TASK STATEMENT » Only the lines from the one containing "Which does child" to the end of the records belong in the output; print them exactly.

— Start of RECORDS FOR PROCESSING —

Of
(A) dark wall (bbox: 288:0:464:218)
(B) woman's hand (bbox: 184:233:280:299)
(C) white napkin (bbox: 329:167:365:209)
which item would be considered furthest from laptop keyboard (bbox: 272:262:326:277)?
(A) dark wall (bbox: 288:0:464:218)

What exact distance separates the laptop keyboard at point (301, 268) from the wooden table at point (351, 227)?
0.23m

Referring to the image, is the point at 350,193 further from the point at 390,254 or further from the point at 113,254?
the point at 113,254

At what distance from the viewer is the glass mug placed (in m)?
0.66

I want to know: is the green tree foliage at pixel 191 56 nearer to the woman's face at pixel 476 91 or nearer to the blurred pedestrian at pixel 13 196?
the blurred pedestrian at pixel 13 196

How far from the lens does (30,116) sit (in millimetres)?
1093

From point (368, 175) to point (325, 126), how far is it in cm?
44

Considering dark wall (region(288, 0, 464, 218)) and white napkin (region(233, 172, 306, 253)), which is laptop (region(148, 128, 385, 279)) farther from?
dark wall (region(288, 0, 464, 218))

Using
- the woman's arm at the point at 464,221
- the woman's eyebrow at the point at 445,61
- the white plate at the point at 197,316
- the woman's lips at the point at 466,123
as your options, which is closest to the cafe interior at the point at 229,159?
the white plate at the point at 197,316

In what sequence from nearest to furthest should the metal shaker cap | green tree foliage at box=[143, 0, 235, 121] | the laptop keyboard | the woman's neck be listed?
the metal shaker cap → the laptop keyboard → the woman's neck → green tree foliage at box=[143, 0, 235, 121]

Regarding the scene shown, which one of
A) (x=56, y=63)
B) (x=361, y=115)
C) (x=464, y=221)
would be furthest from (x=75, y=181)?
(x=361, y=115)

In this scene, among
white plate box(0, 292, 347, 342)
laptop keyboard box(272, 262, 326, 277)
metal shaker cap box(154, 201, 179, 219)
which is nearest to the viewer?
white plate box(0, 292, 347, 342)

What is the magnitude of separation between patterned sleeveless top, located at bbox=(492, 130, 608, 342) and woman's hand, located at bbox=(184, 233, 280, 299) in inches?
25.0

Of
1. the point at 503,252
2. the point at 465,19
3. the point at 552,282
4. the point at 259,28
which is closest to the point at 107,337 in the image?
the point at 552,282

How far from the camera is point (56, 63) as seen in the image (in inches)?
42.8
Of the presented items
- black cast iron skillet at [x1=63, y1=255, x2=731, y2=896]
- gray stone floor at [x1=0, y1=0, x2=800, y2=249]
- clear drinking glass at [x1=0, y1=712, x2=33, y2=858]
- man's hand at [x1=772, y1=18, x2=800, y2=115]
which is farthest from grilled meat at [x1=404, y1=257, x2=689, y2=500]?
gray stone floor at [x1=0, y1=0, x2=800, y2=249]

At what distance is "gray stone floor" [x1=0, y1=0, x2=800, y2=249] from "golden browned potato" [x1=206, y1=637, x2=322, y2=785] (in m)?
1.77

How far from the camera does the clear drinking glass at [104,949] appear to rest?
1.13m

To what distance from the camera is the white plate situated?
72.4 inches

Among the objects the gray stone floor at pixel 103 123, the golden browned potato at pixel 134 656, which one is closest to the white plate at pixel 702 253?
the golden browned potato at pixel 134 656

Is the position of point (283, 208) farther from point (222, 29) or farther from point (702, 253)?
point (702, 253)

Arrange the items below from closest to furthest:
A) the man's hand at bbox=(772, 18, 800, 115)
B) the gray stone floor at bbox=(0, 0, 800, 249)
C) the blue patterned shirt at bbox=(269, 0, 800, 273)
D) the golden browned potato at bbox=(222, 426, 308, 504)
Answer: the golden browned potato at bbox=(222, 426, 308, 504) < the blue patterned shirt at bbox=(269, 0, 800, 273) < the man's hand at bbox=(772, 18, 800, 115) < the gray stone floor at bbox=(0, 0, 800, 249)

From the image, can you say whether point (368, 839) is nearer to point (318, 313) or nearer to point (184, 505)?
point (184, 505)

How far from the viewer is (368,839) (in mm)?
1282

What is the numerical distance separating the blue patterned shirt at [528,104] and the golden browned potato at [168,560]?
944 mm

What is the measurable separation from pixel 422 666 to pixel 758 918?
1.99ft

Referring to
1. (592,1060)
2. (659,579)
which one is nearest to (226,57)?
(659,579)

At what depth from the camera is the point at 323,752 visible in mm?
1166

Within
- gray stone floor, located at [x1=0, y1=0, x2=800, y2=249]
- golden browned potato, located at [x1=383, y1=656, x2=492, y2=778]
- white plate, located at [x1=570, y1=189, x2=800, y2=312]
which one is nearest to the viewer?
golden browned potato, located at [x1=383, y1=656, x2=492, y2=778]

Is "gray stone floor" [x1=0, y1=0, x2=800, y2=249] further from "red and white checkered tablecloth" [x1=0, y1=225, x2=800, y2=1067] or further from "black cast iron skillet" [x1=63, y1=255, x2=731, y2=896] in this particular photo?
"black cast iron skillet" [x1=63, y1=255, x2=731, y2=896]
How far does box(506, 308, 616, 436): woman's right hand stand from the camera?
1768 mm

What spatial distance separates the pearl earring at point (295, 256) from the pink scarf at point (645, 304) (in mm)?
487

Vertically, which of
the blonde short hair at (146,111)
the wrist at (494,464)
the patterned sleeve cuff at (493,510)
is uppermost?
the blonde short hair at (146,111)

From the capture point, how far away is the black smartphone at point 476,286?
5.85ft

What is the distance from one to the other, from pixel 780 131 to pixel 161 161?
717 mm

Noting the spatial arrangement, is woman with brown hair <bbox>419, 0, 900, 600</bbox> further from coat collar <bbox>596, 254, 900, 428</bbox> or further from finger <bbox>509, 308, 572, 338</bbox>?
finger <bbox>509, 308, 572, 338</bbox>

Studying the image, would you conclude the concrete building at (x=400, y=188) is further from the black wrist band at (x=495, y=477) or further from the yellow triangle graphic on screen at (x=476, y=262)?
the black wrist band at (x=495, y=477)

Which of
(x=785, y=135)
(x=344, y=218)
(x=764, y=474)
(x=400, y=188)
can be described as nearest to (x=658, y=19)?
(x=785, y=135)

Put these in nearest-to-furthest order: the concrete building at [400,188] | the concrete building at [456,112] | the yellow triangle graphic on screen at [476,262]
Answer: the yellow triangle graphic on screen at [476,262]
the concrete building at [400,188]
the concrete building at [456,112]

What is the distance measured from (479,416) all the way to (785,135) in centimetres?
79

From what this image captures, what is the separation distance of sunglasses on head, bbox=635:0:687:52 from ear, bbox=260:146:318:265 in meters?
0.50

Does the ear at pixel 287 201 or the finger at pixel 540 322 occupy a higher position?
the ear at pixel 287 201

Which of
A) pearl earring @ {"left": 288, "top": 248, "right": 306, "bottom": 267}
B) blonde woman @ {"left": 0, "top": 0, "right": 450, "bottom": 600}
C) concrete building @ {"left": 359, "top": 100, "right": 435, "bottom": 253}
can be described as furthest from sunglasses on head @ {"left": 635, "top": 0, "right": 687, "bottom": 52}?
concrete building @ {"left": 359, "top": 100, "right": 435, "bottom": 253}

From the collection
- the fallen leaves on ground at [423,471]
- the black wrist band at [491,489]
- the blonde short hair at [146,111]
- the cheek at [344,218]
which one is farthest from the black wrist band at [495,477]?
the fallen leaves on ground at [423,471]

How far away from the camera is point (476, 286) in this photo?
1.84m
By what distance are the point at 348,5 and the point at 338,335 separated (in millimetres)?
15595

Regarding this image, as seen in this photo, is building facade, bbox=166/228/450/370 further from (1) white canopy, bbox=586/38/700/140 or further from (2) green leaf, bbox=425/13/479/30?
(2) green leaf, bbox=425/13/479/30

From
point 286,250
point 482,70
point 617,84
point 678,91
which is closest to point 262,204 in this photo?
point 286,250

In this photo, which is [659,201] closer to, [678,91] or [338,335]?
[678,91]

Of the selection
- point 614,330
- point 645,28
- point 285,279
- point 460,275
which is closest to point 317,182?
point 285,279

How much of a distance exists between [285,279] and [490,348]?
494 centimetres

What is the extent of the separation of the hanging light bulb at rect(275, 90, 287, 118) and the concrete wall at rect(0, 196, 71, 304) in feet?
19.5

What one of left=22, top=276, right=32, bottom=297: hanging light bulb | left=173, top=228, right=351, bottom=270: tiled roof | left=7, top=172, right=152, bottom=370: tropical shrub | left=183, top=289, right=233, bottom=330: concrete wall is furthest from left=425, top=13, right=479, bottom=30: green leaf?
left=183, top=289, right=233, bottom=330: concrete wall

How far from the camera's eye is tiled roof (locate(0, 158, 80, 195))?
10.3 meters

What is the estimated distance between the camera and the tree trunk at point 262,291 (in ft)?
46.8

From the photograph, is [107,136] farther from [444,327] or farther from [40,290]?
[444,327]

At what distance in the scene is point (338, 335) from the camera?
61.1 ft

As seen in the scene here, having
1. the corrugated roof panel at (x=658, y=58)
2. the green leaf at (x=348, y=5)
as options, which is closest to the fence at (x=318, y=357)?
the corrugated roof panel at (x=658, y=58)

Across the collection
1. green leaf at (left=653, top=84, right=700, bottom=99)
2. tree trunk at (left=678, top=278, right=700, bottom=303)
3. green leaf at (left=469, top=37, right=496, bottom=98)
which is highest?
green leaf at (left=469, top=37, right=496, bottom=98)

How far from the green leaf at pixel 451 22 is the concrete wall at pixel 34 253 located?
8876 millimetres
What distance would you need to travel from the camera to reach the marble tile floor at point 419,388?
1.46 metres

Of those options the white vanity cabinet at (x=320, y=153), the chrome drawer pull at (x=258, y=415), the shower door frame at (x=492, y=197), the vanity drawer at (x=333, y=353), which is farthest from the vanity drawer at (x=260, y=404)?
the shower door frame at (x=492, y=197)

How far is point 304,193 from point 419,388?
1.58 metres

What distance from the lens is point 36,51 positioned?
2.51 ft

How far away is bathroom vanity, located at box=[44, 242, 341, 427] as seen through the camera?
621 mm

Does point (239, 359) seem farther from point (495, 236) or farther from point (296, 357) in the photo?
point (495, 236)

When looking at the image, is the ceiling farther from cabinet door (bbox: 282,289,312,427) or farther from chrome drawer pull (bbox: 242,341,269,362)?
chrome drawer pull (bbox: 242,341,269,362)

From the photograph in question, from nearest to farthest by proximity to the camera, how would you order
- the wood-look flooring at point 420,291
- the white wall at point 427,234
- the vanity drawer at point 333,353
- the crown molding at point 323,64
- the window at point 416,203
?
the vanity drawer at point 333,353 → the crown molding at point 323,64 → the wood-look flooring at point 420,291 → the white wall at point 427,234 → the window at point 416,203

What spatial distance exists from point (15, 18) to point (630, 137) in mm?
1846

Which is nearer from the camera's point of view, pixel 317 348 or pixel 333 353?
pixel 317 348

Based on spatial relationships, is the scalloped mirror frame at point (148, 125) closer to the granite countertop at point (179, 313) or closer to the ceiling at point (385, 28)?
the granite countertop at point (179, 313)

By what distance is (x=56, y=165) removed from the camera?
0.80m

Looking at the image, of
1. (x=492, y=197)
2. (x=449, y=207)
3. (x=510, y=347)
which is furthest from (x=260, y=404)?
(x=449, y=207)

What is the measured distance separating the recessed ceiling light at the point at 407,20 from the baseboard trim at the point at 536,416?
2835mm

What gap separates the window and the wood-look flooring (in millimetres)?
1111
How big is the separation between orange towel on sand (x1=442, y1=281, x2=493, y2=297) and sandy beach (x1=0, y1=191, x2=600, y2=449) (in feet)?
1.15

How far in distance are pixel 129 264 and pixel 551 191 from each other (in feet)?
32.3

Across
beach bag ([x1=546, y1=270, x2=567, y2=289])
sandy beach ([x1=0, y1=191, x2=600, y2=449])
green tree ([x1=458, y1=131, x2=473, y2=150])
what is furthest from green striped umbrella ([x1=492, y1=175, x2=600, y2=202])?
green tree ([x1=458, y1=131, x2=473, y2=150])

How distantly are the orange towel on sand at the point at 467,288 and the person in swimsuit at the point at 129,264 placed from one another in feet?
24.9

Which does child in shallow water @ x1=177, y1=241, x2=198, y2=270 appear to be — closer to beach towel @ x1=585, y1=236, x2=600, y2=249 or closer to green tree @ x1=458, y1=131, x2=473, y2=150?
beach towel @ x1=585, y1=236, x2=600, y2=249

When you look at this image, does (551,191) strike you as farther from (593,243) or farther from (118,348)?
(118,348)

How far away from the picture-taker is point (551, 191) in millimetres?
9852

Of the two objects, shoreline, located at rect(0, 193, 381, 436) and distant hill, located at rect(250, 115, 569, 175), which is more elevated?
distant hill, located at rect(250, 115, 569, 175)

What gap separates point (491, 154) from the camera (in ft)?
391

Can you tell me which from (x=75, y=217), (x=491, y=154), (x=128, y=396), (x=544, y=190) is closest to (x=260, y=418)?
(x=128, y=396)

— End of RECORDS FOR PROCESSING —

RESPONSE »
Which does child in shallow water @ x1=177, y1=241, x2=198, y2=270 appear to be — closer to beach towel @ x1=585, y1=236, x2=600, y2=249 or closer to green tree @ x1=458, y1=131, x2=473, y2=150?
beach towel @ x1=585, y1=236, x2=600, y2=249

When you look at this image, does (551,191) strike you as farther from (593,243) or farther from (118,348)?
(118,348)

How far away from the picture-taker is point (551, 191) in millimetres?
9852

Of the two objects, shoreline, located at rect(0, 193, 381, 436) and distant hill, located at rect(250, 115, 569, 175), which is more elevated?
distant hill, located at rect(250, 115, 569, 175)

What gap separates point (491, 154) from the camera (in ft)?
391

Can you tell me which from (x=75, y=217), (x=491, y=154), (x=128, y=396), (x=544, y=190) is closest to (x=260, y=418)?
(x=128, y=396)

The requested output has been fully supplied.